Copy every row below word for word, leaving out the pictures.

>>

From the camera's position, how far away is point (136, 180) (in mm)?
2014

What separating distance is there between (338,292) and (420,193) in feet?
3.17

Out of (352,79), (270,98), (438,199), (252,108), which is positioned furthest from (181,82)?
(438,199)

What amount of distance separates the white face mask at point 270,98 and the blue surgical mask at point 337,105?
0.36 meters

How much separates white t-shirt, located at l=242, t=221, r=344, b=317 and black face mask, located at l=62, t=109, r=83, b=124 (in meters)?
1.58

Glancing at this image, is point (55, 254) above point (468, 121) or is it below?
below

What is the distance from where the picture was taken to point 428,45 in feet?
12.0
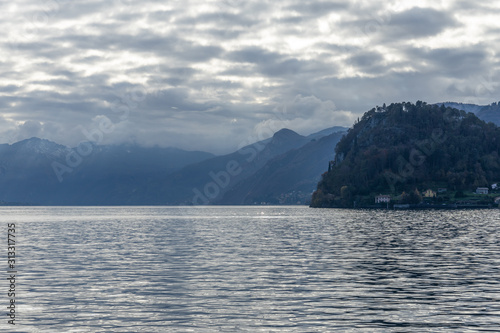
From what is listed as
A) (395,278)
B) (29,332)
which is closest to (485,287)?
(395,278)

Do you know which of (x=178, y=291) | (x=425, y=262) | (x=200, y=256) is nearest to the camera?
(x=178, y=291)

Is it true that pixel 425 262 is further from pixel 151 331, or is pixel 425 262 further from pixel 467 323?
pixel 151 331

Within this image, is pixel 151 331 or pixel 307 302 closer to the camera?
pixel 151 331

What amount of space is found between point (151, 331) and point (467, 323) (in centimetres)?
1963

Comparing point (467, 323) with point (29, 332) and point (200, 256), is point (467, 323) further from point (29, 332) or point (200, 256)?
point (200, 256)

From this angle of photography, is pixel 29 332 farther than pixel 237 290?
No

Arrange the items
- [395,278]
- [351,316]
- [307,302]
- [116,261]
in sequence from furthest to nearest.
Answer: [116,261], [395,278], [307,302], [351,316]

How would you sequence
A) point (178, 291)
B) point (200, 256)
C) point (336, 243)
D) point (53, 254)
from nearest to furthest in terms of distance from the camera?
1. point (178, 291)
2. point (200, 256)
3. point (53, 254)
4. point (336, 243)

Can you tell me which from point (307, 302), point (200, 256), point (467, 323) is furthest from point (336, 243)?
point (467, 323)

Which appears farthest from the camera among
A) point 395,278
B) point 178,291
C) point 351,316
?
point 395,278

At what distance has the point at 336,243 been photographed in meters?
96.7

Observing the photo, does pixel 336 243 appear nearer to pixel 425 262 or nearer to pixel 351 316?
pixel 425 262

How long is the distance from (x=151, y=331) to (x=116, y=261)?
40239mm

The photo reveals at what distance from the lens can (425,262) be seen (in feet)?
222
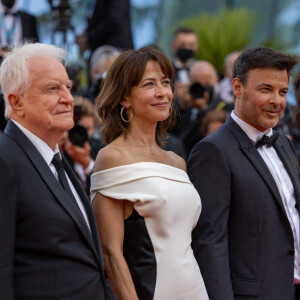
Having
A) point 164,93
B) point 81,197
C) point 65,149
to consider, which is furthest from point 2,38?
point 81,197

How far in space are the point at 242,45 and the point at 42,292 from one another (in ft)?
31.0

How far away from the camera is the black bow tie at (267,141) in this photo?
142 inches

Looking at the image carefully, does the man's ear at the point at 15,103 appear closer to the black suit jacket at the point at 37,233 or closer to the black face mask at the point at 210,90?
the black suit jacket at the point at 37,233

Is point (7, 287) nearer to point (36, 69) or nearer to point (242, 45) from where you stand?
point (36, 69)

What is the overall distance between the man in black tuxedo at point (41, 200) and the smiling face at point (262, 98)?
1135mm

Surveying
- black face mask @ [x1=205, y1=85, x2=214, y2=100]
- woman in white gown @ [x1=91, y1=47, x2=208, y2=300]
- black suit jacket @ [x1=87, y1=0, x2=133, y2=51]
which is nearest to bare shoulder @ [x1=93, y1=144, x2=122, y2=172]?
woman in white gown @ [x1=91, y1=47, x2=208, y2=300]

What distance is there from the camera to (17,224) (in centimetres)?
262

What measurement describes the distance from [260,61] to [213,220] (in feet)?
3.05

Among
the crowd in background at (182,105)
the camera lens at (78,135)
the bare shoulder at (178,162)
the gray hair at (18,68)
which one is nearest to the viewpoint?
the gray hair at (18,68)

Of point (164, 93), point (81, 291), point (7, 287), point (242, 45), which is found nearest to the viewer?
point (7, 287)

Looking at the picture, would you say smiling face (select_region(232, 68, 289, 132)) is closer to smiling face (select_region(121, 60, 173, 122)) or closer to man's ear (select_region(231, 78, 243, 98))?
man's ear (select_region(231, 78, 243, 98))

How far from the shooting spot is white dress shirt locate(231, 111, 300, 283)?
11.7ft

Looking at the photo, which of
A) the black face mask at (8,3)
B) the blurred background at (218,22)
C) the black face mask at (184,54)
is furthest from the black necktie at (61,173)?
the blurred background at (218,22)

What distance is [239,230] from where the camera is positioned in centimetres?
338
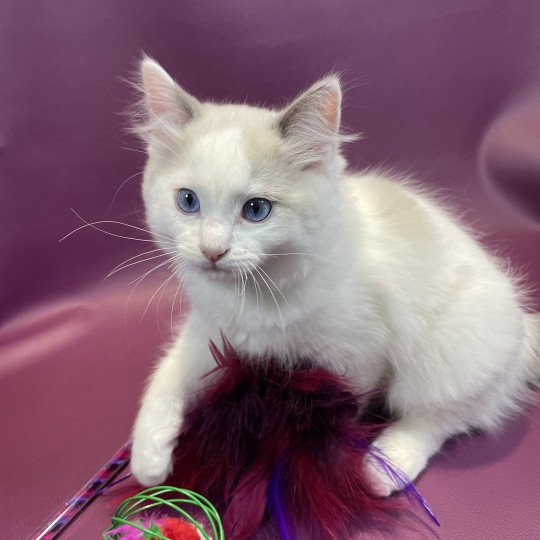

<<

**Result of this exercise:**
From the camera's position, how far away is point (136, 180) (in mm)?
2014

What separating distance is there between (338,292) and (420,193) in feet?
3.17

Out of (352,79), (270,98), (438,199), (252,108), which is positioned furthest from (181,82)?
(438,199)

What amount of distance separates the white face mask at point 270,98 and the blue surgical mask at point 337,105?
0.36 meters

How much separates white t-shirt, located at l=242, t=221, r=344, b=317 and black face mask, located at l=62, t=109, r=83, b=124 (in meters)?
1.58

Glancing at this image, is point (55, 254) above point (468, 121) or is it below?
below

What is the distance from where the picture was taken to point 428,45 in feet?
12.0
From what is listed as
A) (395,278)
B) (29,332)
which is closest to (485,287)?
(395,278)

Do you know which of (x=178, y=291) | (x=425, y=262) | (x=200, y=256) is nearest to the camera?
(x=178, y=291)

Is it true that pixel 425 262 is further from pixel 151 331, or is pixel 425 262 further from pixel 467 323?
pixel 151 331

Within this image, is pixel 151 331 or pixel 307 302 closer to the camera?
pixel 151 331

What amount of space is found between point (151, 331) and point (467, 323) (in centimetres)?
1963

Comparing point (467, 323) with point (29, 332) and point (200, 256), is point (467, 323) further from point (29, 332) or point (200, 256)?
point (200, 256)

From this angle of photography, is pixel 29 332 farther than pixel 237 290?
No

Arrange the items
- [395,278]
- [351,316]
- [307,302]
- [116,261]
in sequence from furthest to nearest.
Answer: [116,261], [395,278], [307,302], [351,316]

How would you sequence
A) point (178, 291)
B) point (200, 256)
C) point (336, 243)
D) point (53, 254)
from nearest to furthest in terms of distance from the camera?
1. point (178, 291)
2. point (200, 256)
3. point (53, 254)
4. point (336, 243)

Can you tell me which from point (307, 302), point (200, 256), point (467, 323) is furthest from point (336, 243)?
point (467, 323)

Which appears farthest from the camera among
A) point 395,278
B) point 178,291
C) point 351,316
?
point 395,278

At what distance has the point at 336,243 been photographed in meters?
96.7

Observing the photo, does pixel 336 243 appear nearer to pixel 425 262 or nearer to pixel 351 316?
pixel 425 262

How long is the distance from (x=151, y=331) to (x=116, y=261)?
40239mm

The photo reveals at what distance from the lens can (425,262) be seen (in feet)?
222
Having
A) point 164,93
B) point 81,197
C) point 65,149
to consider, which is furthest from point 2,38?
point 81,197

How far in space are the point at 242,45 and the point at 42,292 from one another (in ft)?
31.0

How far away from the camera is the black bow tie at (267,141) in this photo?
142 inches

Looking at the image carefully, does the man's ear at the point at 15,103 appear closer to the black suit jacket at the point at 37,233 or closer to the black face mask at the point at 210,90?
the black suit jacket at the point at 37,233

Is point (7, 287) nearer to point (36, 69) or nearer to point (242, 45) from where you stand?
point (36, 69)

What is the overall distance between the man in black tuxedo at point (41, 200) and the smiling face at point (262, 98)?
1135mm

Surveying
- black face mask @ [x1=205, y1=85, x2=214, y2=100]
- woman in white gown @ [x1=91, y1=47, x2=208, y2=300]
- black suit jacket @ [x1=87, y1=0, x2=133, y2=51]
which is nearest to bare shoulder @ [x1=93, y1=144, x2=122, y2=172]?
woman in white gown @ [x1=91, y1=47, x2=208, y2=300]

What distance is there from the camera to (17,224) (in centimetres)?
262

What measurement describes the distance from [260,61] to [213,220] (in feet)?
3.05

Among
the crowd in background at (182,105)
the camera lens at (78,135)
the bare shoulder at (178,162)
the gray hair at (18,68)
which one is nearest to the viewpoint?
the gray hair at (18,68)

Of point (164, 93), point (81, 291), point (7, 287), point (242, 45), which is found nearest to the viewer?
point (7, 287)

Looking at the picture, would you say smiling face (select_region(232, 68, 289, 132)) is closer to smiling face (select_region(121, 60, 173, 122)) or closer to man's ear (select_region(231, 78, 243, 98))?
man's ear (select_region(231, 78, 243, 98))

How far from the shooting spot is white dress shirt locate(231, 111, 300, 283)?
11.7ft

Looking at the photo, which of
A) the black face mask at (8,3)
B) the blurred background at (218,22)
C) the black face mask at (184,54)
is furthest from the black necktie at (61,173)?
the blurred background at (218,22)

What distance is [239,230] from where the camera is positioned in centimetres?
338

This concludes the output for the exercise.